Balance. The balance is the current amount in an account or the current amount owed on a loan.
Principal. The principal is the initial amount invested or borrowed.
Rate. This is the interest rate, usually given as a percent per year.
Time. This is the time duration of the loan or investment. If the interest rate is per year, then the time must be measured in years.
To calculate the simple interest on an account or loan, use the following formula.
Simple interest is calculated with the formula
\[I = P rt,\nonumber \]
where I is the interest, P is the principal, r is the interest rate, and t is the time.
How much simple interest is earned if $1,200 is invested at 4% per year for 5 years?
Solution
Set up the formula for simple interest.
\[I = P rt\nonumber \]
The principal is P = $1200, the interest rate is r = 4% = 0.04 per year, and the time or duration of the investment is t = 5 years. Substitute each of these numbers into the simple interest formula \(I = P rt\).
\[ \begin{aligned} I = (1200)(0.04)(5) ~ & \textcolor{red}{ \text{ Substitute 1200 for } P, 0.04 \text{ for } r, \text{ and } 5 \text{ for } t.} \\ = 240 ~ & \textcolor{red}{ \text{ Multiply.}} \end{aligned}\nonumber \]
Hence, the interest earned in 5 years is $240.
How much simple interest is earned if $2,500 is invested at 5% per year for 8 years?
- Answer
-
$1,000
To find the balance, we must add the interest to the principal.
To find the balance, add the interest to the principal. That is,
\[ \text{Balance } = \text{ Principal } + \text{ Interest.}\nonumber \]
A contractor borrows $5,000 at 4.5% per year. The interest accrued is simple interest. The duration of the loan is 6 months. How much will the contractor have to pay back at the end of the 6-month loan period?
Solution
Set up the formula for simple interest.
\[I = P rt\nonumber \]
The principal is P = $5000, the interest rate is r = 4.5% = 0.045 per year, and the time or duration of the loan is t = 6 months. Because the interest rate is per year, the time must be changed to years. That is,
\[ \begin{aligned} \text{6 months = 6 months} \cdot \frac{1 \text{ yr}}{12 \text{ months}} ~ & \textcolor{red}{ \text{ Apply conversion factor.}} \\ = 6 \cancel{ \text{months}} \cdot \frac{1 \text{ yr}}{12 \cancel{ \text{months}}} ~ & \textcolor{red}{ \text{ Cancel common unit.}} \\ = \frac{6}{12} \text{ yr} ~ & \textcolor{red}{ \text{ Multiply numerators; multiply denominators.}} \\ = \frac{1}{2} \text{ yr} ~ & \textcolor{red}{ \text{ Reduce.}} \end{aligned}\nonumber \]
Substitute these numbers into the simple interest formula \(I = P rt\).

§ **Available data**
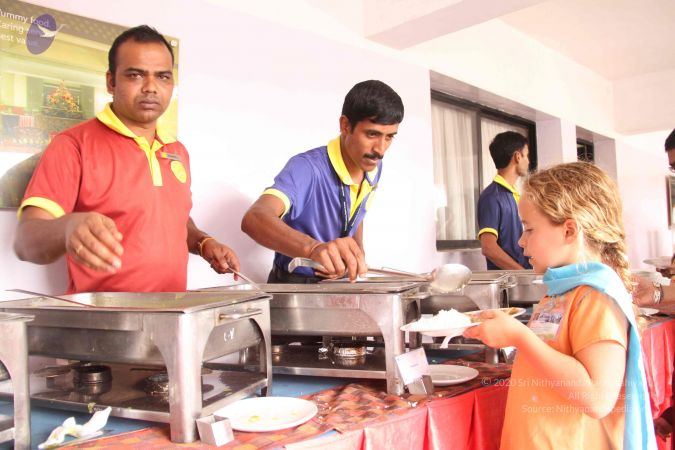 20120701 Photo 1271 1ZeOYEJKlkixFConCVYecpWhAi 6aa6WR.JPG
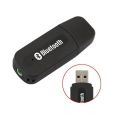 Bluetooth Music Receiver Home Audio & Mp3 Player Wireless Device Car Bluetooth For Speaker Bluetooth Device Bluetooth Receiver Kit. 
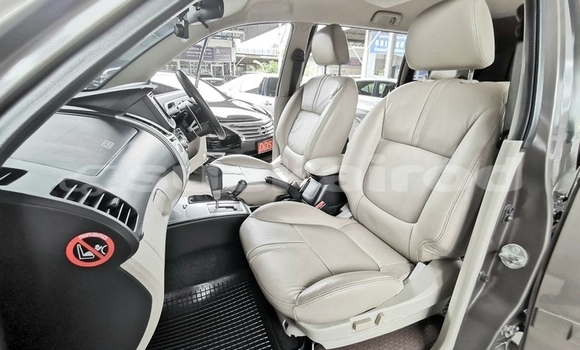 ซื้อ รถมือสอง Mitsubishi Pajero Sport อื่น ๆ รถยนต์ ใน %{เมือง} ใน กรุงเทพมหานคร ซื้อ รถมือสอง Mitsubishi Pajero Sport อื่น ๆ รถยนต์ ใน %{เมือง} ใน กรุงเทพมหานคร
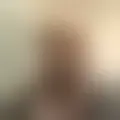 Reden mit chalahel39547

§ **The problem**
Decide whether each statement agrees with the simple interest passage, and answer yes or no with the passage's deciding words quoted. (a) The principal is the initial amount invested or borrowed. (b) When the interest rate is given per year, the time may be measured in months. (c) The balance is found by subtracting the interest from the principal.

§ **Result for this task**
(a) Yes: "The principal is the initial amount invested or borrowed."
(b) No: "If the interest rate is per year, then the time must be measured in years."
(c) No: "To find the balance, add the interest to the principal."